もうひとつの選択肢「フリースクール」のメリット・デメリット
近年、学校以外の学び場として「フリースクール」に通う子どもが増えています。
学童クラブに来る子どもたちの中にも、学校に行きづらさを感じている子がいる場合があり、支援員として基本的な知識を持っておくと保護者支援や子ども理解に役立ちます。
そんなフリースクールの特徴と、メリット・デメリットを分かりやすくまとめました。
■ フリースクールとは?
学校以外の場で、子どもが自分に合ったペースで学んだり活動したりできる教育の選択肢です。
運営主体はNPOや民間団体が多く、学習支援だけでなく、工作・運動・体験活動などを重視しているところもあります。

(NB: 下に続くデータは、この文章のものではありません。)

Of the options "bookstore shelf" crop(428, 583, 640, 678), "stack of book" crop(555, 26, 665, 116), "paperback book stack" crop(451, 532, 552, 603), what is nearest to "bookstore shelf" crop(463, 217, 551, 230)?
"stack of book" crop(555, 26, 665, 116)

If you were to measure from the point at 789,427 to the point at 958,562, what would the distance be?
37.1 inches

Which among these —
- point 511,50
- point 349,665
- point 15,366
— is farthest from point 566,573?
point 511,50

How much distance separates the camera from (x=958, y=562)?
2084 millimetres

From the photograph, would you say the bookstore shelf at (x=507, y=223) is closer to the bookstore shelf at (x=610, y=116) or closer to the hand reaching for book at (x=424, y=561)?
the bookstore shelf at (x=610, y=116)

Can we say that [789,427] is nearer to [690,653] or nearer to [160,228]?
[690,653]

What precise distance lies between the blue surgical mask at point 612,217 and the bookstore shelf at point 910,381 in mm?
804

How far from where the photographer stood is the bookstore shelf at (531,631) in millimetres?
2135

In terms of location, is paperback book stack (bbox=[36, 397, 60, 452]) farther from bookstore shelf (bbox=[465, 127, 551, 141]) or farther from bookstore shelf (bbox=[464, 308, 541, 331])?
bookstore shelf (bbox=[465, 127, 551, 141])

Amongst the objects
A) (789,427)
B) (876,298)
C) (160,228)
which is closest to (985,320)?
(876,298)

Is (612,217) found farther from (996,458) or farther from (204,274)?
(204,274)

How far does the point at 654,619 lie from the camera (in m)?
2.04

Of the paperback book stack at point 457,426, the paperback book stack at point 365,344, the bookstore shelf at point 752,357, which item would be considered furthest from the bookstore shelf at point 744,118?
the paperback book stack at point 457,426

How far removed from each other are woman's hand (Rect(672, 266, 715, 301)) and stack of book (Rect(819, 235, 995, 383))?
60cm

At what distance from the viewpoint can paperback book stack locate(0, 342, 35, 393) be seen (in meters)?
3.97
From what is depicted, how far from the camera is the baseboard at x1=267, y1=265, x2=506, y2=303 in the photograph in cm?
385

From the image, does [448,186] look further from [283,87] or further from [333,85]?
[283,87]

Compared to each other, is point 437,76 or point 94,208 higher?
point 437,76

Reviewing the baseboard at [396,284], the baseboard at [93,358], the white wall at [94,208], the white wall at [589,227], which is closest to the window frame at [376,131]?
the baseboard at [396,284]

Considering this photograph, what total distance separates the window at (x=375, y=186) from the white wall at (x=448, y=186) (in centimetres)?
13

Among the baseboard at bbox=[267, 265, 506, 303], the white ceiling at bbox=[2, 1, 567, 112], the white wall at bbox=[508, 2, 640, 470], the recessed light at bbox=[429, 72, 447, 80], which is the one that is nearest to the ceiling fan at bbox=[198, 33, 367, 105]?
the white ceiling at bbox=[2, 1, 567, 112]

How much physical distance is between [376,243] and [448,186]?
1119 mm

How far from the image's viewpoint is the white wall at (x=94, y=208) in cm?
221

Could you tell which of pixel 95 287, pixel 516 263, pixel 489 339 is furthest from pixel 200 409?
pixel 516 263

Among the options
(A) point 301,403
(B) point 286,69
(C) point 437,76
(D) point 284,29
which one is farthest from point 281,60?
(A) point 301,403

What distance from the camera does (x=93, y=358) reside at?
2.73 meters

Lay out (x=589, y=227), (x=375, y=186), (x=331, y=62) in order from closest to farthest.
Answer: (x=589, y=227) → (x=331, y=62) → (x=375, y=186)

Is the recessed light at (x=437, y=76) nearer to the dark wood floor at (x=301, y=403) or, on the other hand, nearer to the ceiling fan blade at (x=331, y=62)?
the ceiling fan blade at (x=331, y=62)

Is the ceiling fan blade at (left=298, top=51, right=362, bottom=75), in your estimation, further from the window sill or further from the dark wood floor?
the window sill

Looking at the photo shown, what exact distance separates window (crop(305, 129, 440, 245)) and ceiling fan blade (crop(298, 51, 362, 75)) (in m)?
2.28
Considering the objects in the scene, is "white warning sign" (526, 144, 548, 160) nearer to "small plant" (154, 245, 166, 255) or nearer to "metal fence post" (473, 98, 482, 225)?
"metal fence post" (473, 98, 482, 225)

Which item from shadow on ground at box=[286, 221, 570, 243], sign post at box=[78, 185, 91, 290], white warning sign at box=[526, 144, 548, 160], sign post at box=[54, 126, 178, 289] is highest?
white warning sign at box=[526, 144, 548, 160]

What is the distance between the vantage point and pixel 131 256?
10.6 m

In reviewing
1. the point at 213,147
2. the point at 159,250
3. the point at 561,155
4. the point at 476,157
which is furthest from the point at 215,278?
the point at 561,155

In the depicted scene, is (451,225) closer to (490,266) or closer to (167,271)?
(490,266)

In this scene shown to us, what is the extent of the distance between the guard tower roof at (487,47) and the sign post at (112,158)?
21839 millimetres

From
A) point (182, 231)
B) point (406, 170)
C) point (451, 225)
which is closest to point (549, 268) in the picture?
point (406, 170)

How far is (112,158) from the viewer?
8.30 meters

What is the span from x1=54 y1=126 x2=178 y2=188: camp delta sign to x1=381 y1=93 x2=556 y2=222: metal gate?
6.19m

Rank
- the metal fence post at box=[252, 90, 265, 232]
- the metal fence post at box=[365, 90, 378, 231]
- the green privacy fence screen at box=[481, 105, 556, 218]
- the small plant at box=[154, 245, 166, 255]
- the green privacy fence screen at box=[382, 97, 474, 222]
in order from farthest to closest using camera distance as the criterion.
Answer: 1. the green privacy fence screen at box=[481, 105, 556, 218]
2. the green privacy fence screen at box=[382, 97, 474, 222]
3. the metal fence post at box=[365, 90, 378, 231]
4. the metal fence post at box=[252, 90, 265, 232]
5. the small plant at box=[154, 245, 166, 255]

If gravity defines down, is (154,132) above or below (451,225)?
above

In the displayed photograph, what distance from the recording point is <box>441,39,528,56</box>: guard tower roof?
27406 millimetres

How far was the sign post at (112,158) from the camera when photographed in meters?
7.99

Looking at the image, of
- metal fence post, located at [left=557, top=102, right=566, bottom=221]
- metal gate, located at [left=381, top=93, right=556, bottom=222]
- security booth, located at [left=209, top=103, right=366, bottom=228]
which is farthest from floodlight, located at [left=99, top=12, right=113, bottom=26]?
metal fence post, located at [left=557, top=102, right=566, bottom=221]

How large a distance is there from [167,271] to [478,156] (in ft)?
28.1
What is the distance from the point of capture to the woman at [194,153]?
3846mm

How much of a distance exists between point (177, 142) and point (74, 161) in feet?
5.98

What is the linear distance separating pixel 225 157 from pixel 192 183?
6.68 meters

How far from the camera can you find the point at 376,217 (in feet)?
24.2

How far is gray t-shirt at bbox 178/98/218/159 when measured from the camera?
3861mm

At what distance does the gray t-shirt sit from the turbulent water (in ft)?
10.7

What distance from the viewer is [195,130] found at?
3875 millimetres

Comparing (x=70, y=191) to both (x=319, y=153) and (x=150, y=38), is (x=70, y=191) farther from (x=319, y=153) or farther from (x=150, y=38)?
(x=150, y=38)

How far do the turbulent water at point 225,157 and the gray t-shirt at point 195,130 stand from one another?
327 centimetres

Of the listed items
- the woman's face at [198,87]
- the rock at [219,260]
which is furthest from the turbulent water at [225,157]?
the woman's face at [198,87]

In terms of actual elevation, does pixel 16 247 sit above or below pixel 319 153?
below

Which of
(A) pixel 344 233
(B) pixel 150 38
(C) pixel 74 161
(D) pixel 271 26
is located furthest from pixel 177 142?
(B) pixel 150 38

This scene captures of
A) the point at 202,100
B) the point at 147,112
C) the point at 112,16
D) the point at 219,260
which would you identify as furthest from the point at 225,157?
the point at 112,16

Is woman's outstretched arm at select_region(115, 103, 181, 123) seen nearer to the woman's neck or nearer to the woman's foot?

「学校に戻ること」を目標にするスクールもあれば、「その子のペースで生き方を選べること」を大切にしているスクールもあり、実に多様です。
■ フリースクールのメリット
1. 子どものペースに合わせた学びができる
教科学習だけではなく、興味に合わせた活動や体験を重視しているため、学校で緊張しやすい子や集団に負担を感じる子でも安心して過ごせます。
2. 小規模で手厚いサポート
少人数であることが多く、スタッフとの距離が近いため、子ども一人ひとりに寄り添った関わりが可能です。
自己肯定感の回復につながるケースも多く見られます。
3. 「行き場所がある」という安心感
学校には行けなくても、安心して過ごせる場所があることは、子どもの心を大きく支えます。
生活リズムが整うことで、学童クラブでの安定にもつながります。
4. 子どもの得意を伸ばせる
音楽・アート・PCなど、特定の分野に強いプログラムを用意しているスクールもあり、得意を見つけるきっかけになることがあります。
■ フリースクールのデメリット
1. 学費負担が大きいことがある
民間運営のため、月謝は学校に比べて高い傾向があります。
家庭の負担が大きく、継続が難しいケースも少なくないようです。
2. 学習面のカバーに差がある
スクールによって方針が大きく異なるため、教科学習支援が十分でない場合もあります。
後々の進学や復学を考える家庭にとっては、不安につながることがあります。
3. 公的な制度との連携がスクール次第
学校との連携や出席扱いの制度は、スクールや自治体によって異なるので、事前の確認が大切です。
保護者が情報収集に苦労することもあります。
4. 合う・合わないがはっきり出る
自由度が高い分、居場所として合わない場合も。
子ども自身の性格や特性とスクールの雰囲気が合うかは、見学してみないと分かりません。
■ 支援員として知っておきたいポイント
● 無理に「学校に戻す」支援はしない
その子のペースを尊重することが大切です。
登校刺激よりも、安心できる人間関係づくりが先。
学童で安心して過ごせるだけでも大きな前進と言えます。
● 保護者が悩んでいる場合は「選択肢の一つ」として紹介
フリースクールを提案するというより、「こういう場所もありますよ」と、情報として伝える形が丁度よい距離感です。
● 学童クラブは“安全基地”
たとえ学校・フリースクールに行けなくても、放課後の居場所として支援員の存在はとても重要です。
子どもにとっては安心して話せる大人が一人いるだけでも、心の負担が大きく減ります。
■ まとめ
フリースクールは、学校に行きづらさを抱えた子どもたちにとっての大切な選択肢です。
しかし、家庭の負担や学習面の課題など、メリットとデメリットの両方があります。
学童支援員として大切なのは、子どもが安心して過ごせる場所を確保し、保護者の不安に寄り添うこと。
学校・家庭・フリースクールのどれであっても、子どもにとって心地よい環境が整っていることが、何よりの支援だということを覚えておきましょう。